My “Wow’ Spiritual Moments
We have all experienced various religious moments that have enriched our lives, some better than others. There is always an element of subjectivity in any experience, no matter how objective we might think that we are. What makes some experiences more special than others? The perfect moment occurs when there is a unique combination of familiar routine elements with an unfamiliar aspect when everything clicks. This is my story about my “wow” moment? What are yours?
I was born the son of Irish American immigrants in New York City, during the first half of the twentieth century. My dominant Irish Catholic culture really revolved around New York as the center of the world. However, my first vivid religious memory was receiving my first communion at Sacred Heart Church in Carteret, New Jersey. The Mass was in Latin and the sermon was in Slovak because this Catholic Church was near where we lived.
As children, we prayed the rosary together after supper. Prayer life was simple with a prayer at meals and a private evening prayer. As I became an altar boy, I was delighted that I was able to understand and say the weekly Latin Mass Confiteor with its Latin mea culpa, mea maxima culpa. Confession was a time for reflection about my behavior. Benediction was a big deal with its Tantum ergo. High School led to various retreats with the concept of mediation added to my prayer life. Reading and thinking about religion became important.
As a collegiate, I lived and studied in Milwaukee and Chicago. I began to realize that I had a very narrow Irish American East Coast New Jersey point of view. Post graduate studies in Ireland, Belgium, and Germany led me to question the cultural concept of this universal Latin Church. There was unity but there certainly was plenty of diversity.
For a while, meditation became an obsession in my personal religious and spiritual life. I would sometimes forget my surroundings completely in a centering mediation. My studies in theology, philosophy, and history opened up a way of thinking about reality and this diverse world. Living with people from Ireland, England, Scotland, Canada, Belgium, Italy, Brazil, and Germany made me aware of my own particular American way of looking at Catholicism.

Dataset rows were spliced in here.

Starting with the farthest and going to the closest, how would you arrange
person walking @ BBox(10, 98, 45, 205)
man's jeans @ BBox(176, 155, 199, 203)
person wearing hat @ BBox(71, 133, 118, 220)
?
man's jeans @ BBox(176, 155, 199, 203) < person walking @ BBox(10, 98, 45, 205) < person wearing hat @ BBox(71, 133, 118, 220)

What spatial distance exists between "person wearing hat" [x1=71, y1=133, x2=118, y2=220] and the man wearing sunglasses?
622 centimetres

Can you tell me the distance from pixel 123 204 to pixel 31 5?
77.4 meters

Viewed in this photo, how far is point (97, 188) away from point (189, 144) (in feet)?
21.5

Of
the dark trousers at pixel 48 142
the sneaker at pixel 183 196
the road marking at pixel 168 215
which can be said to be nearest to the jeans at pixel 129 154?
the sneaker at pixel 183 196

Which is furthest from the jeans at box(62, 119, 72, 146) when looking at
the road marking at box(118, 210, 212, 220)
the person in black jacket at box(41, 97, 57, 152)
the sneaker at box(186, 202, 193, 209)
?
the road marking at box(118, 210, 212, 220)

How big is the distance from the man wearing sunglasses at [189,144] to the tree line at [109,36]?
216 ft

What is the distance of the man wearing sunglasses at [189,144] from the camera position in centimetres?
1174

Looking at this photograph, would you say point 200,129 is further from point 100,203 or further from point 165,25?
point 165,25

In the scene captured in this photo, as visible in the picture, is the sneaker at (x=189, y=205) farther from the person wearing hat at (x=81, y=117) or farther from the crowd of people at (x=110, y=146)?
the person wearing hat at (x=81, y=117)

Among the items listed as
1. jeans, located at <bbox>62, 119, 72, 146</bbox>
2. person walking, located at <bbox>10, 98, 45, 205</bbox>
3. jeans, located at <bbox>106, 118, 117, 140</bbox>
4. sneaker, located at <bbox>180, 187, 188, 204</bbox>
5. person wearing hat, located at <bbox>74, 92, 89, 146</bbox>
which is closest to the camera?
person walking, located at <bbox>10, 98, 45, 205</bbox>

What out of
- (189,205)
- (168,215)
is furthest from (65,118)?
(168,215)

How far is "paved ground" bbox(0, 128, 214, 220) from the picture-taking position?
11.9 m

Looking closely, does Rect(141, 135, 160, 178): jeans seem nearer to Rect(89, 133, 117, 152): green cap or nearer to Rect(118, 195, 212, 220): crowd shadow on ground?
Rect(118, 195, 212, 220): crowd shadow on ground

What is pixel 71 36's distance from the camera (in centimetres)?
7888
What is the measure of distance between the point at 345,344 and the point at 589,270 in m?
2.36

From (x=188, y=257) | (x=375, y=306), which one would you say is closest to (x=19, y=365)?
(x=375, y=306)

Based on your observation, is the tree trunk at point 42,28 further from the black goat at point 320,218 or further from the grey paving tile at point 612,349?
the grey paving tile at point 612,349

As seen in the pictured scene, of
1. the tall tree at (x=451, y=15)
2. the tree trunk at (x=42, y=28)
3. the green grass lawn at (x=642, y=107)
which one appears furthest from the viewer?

My favorite spiritual moments include singing the Salve Regina at a Marian shrine with that haunting Salve. Seeing my first concelebrated Mass made me realize that this is not a private religious exercise. Hearing a guitar singer belt out Here Comes the Sun made me realize that contemporary music was just as important as the wonderful Agnus Dei. Being present at a Mass where all the participants were choral directors, all singing, was unique. Listening to a celebrant chant the complete Eucharistic liturgy was interesting. Being the only light-skinned Celtic at an all-black Baptist service made me understand what a minority is. Seeing and hearing monks chant the Liturgy of the Hours does not happen every day, but it does for them.
As they lowered my thirty-one year old brother Johnny into his grave, listening to the bugle sound Taps made me break down. Being at an early morning quiet Sunday Mass, the day after my daughter was born, opened up a world of unlimited possibilities. Receiving the Communion cup from the extraordinary minister many years later, my daughter, was also a “wow” moment. Watching a neighbor on one occasion, and my son-in-law on another occasion, get confirmed at the Easter Vigil service brought a tear to my eye.
All of us have had our own little “wow” moments. How do we create them for others? There needs to be a structure or a routine familiarity with that little added difference. You are never sure when it will happen, but you have to be open to the possibility of it happening. We have to be actively involved in our faith experiences. I was blessed to journey from a Slovak language parish to contemporary liturgies. I was privileged to study history, philosophy, and theology in various venues. I was honored to share some of my knowledge in different teachings positions.